# Cheap ICE trike for sale via Gumtree



## Mr Magoo (17 Oct 2009)

*The Gumtree London advert reads :-* 

ICE Recumbent tricycle
---------------------------------------------------------
Location: Stourbridge
Price: £700 
---------------------------------------------------------
INSPIRED CYCLE ENGINEERING LTD 

Recumbent tricycle, model 'Trice Q NT' powder coated high gloss finish in Inky blue. Plus a long spec and loads of further info .
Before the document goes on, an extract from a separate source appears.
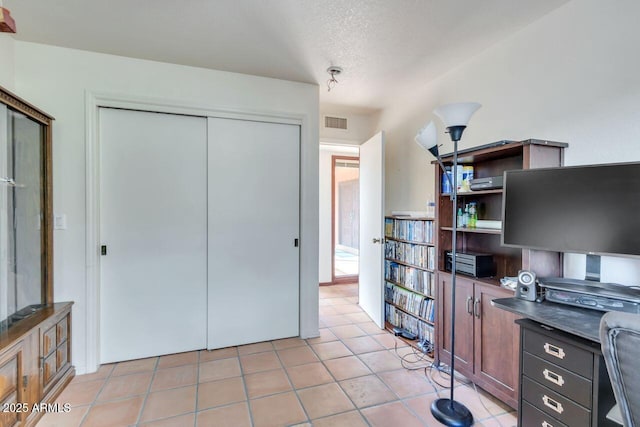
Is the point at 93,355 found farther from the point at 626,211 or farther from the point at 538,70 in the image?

 *Funny how the pictures and discription just happen to match the one sold yesterday on Ebay for nearly double the Gumtree asking price !*
*Perhaps the new owner got bored in less than 24hours and decided to lose £600+ ............or could it be another scam ...?????*


----------



## MajorMantra (17 Oct 2009)

It's a common way to carry out a scam. If you contact the 'seller' they'll probably offer to transfer the trike to you by some fictional ebay protection plan or something. 

Matthew


----------



## Campfire (18 Oct 2009)

I'm glad I didn't have to advertise mine. I chatted to a lovely man of 83 years at York Rally who was trying a new one. Told him mine was for sale, he came to look at it & bought it. I was so glad it went to a lovely home.


----------